Job – Count the lines in the rows below that contain the word "suit". Reply with the number alone.
START
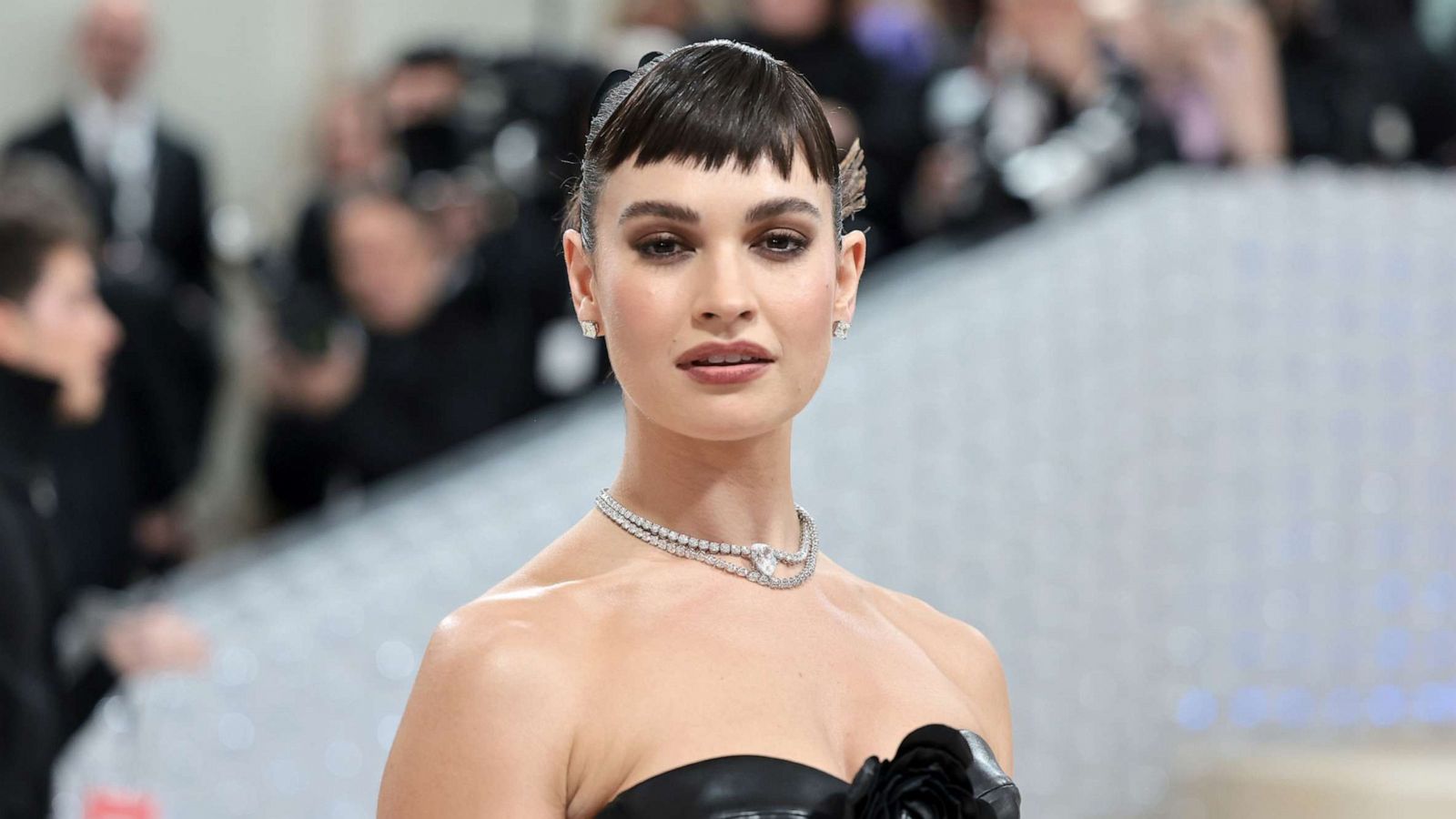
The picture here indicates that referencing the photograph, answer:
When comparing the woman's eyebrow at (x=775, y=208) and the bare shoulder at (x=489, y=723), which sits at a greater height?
the woman's eyebrow at (x=775, y=208)

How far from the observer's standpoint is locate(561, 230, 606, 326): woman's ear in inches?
63.4

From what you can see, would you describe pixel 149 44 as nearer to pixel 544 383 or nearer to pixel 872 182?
pixel 544 383

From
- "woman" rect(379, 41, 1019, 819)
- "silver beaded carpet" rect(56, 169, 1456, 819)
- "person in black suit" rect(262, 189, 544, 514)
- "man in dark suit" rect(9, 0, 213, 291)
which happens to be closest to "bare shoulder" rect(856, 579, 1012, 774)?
"woman" rect(379, 41, 1019, 819)

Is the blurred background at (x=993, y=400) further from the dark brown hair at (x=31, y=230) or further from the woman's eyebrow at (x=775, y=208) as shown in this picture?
the woman's eyebrow at (x=775, y=208)

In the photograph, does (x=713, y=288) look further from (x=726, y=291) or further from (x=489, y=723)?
(x=489, y=723)

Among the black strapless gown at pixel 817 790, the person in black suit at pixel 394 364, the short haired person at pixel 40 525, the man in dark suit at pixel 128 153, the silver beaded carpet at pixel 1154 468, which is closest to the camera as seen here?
the black strapless gown at pixel 817 790

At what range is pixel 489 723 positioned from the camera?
4.79ft

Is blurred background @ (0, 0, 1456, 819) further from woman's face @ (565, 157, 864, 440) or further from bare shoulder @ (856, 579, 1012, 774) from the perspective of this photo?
woman's face @ (565, 157, 864, 440)

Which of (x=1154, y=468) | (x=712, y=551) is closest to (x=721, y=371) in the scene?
(x=712, y=551)

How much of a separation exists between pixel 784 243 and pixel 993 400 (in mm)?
3159

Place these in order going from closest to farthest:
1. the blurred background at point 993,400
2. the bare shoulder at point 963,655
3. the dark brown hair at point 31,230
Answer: the bare shoulder at point 963,655 → the dark brown hair at point 31,230 → the blurred background at point 993,400

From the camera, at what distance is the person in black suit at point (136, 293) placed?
460 centimetres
END
Final answer – 4